# Text Pre-Processinf and Feature Engineering

In this notebook, we will explore several methods of text classification and feature extraction, focusing on various techniques and their practical applications. Topics covered include:

- **Vector Space Representation**
- **Feature Engineering**
- **Text Pre-processing**
  - Tokenization Issues
  - Stop Words & Normalization
  - Lemmatization & Stemming
- **Real World Issues**

In [None]:
!pip install nltk

In [None]:
# Import necessary libraries
import numpy as np
import pandas as pd
from sklearn.feature_extraction.text import CountVectorizer, TfidfVectorizer
from sklearn.model_selection import train_test_split
from sklearn.naive_bayes import MultinomialNB
from sklearn.metrics import accuracy_score, classification_report
import nltk
from nltk.tokenize import word_tokenize
from nltk.corpus import stopwords
from nltk.stem import PorterStemmer, WordNetLemmatizer
import string

In [None]:
# Download necessary NLTK resources
#nltk.download('punkt')
#nltk.download('stopwords')
#nltk.download('wordnet')
nltk.download('all')

## Vector Space Representation

Text classification can be viewed as a vector space model where documents are represented as vectors in a multi-dimensional space. Each dimension corresponds to a term in the document corpus. We will explore **CountVectorizer** and **TF-IDF** as methods for feature extraction in text classification.

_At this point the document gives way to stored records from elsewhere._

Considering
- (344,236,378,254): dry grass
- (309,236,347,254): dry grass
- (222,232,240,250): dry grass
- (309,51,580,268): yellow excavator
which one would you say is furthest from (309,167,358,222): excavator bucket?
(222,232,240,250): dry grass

### Sample text documents for demonstration

In [None]:
# Sample text documents for demonstration
documents = [
    "Data Mining involves discovering patterns in large datasets to extract useful knowledge.",
    "Data Science is a multidisciplinary field that uses scientific methods to extract knowledge from structured and unstructured data.",
    "Machine Learning is a subset of Artificial Intelligence that enables systems to learn from data and improve without explicit programming.",
    "Artificial Intelligence refers to the simulation of human intelligence in machines that are programmed to think and learn."
]


### Increse similarity between documents

In [None]:
# Increse similarity between documents
documents = [
    "Data Mining involves discovering patterns in large datasets, applying scientific methods to extract useful knowledge and insights from both structured and unstructured data.",
    "Data Science is a multidisciplinary field that uses scientific methods, algorithms, and systems to extract knowledge and insights from both structured and unstructured data, similar to Data Mining.",
    "Machine Learning, a subset of Artificial Intelligence, uses algorithms and statistical models to learn from data and improve predictions or decisions without explicit programming, closely related to Data Mining and Data Science.",
    "Artificial Intelligence encompasses systems that simulate human intelligence, including machine learning algorithms that learn from data to improve performance, making it closely related to Data Mining, Data Science, and Machine Learning."
]


### Use CountVectorizer to transform text into feature vectors

In [None]:
# Use CountVectorizer to transform text into feature vectors
vectorizer = CountVectorizer()
X = vectorizer.fit_transform(documents)

# Display the feature vectors
X.toarray()

## Feature Engineering

Feature engineering is a crucial step in text classification. The raw text data must be transformed into numerical features that machine learning models can process. We will explore methods like tokenization, removing stop words, and normalization of terms.

In [None]:
# Tokenization and Stop Words Removal
nltk.download('all')
stop_words = set(stopwords.words('english'))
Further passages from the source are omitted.